#### TASK DESCRIPTION:
Please give the material again from the line with "Visible in this" through the end of the material, swapping "snapshot" for "photo" and keeping everything else unchanged. Leave the pictures out of the answer.

#### EXCERPTED RECORDS:
★ ★ ★ ★

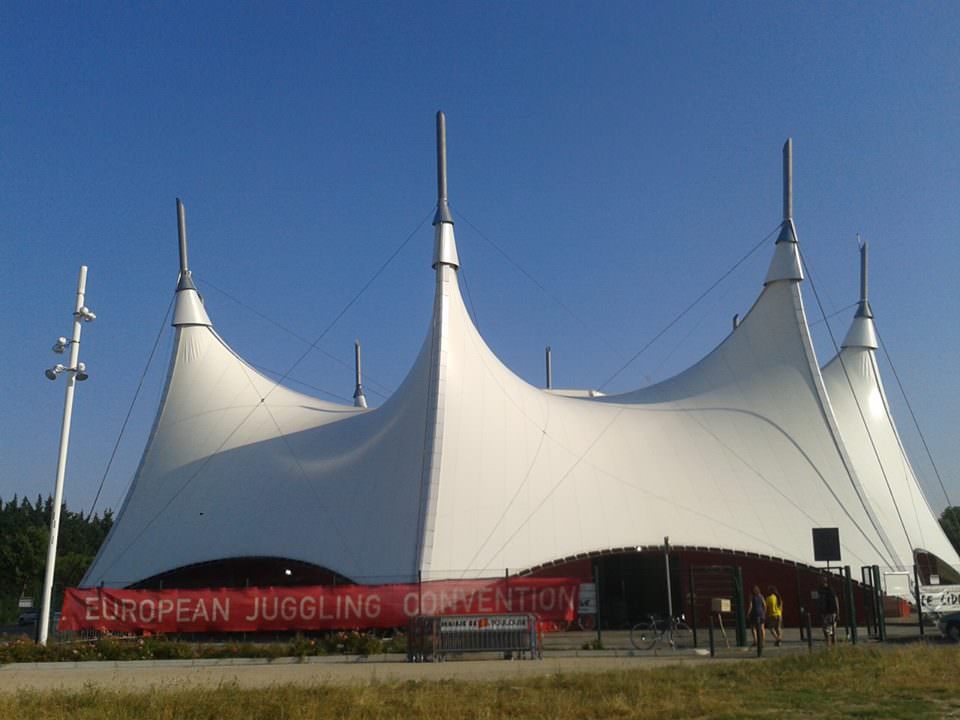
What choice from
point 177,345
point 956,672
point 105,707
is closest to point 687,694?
point 956,672

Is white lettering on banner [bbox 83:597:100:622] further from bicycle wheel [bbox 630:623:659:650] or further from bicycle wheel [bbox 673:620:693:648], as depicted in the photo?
bicycle wheel [bbox 673:620:693:648]

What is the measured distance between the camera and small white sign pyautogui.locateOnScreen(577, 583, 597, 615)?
706 inches

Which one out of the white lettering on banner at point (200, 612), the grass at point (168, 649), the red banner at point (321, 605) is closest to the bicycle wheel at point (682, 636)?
the red banner at point (321, 605)

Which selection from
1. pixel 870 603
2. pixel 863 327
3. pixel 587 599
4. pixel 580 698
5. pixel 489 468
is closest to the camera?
pixel 580 698

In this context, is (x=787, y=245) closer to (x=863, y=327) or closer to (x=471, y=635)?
(x=863, y=327)

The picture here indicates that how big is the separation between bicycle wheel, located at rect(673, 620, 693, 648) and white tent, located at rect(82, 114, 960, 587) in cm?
183

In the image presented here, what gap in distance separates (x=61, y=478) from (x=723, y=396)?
16.7 metres

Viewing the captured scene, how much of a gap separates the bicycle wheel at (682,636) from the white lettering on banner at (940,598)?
4.54m

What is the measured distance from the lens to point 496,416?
927 inches

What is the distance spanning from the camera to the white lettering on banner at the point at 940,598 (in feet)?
63.2

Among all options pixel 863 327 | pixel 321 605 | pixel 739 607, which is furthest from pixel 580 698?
pixel 863 327

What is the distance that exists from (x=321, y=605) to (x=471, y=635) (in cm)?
361

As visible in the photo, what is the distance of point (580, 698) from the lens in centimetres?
1070

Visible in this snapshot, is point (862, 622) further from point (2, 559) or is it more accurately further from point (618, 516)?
point (2, 559)
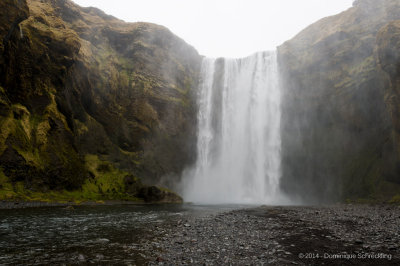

★ ★ ★ ★

#### TASK ANSWER:
Visible in this photo, is point (862, 622) further from point (2, 559) or is it more accurately further from point (618, 516)?
point (2, 559)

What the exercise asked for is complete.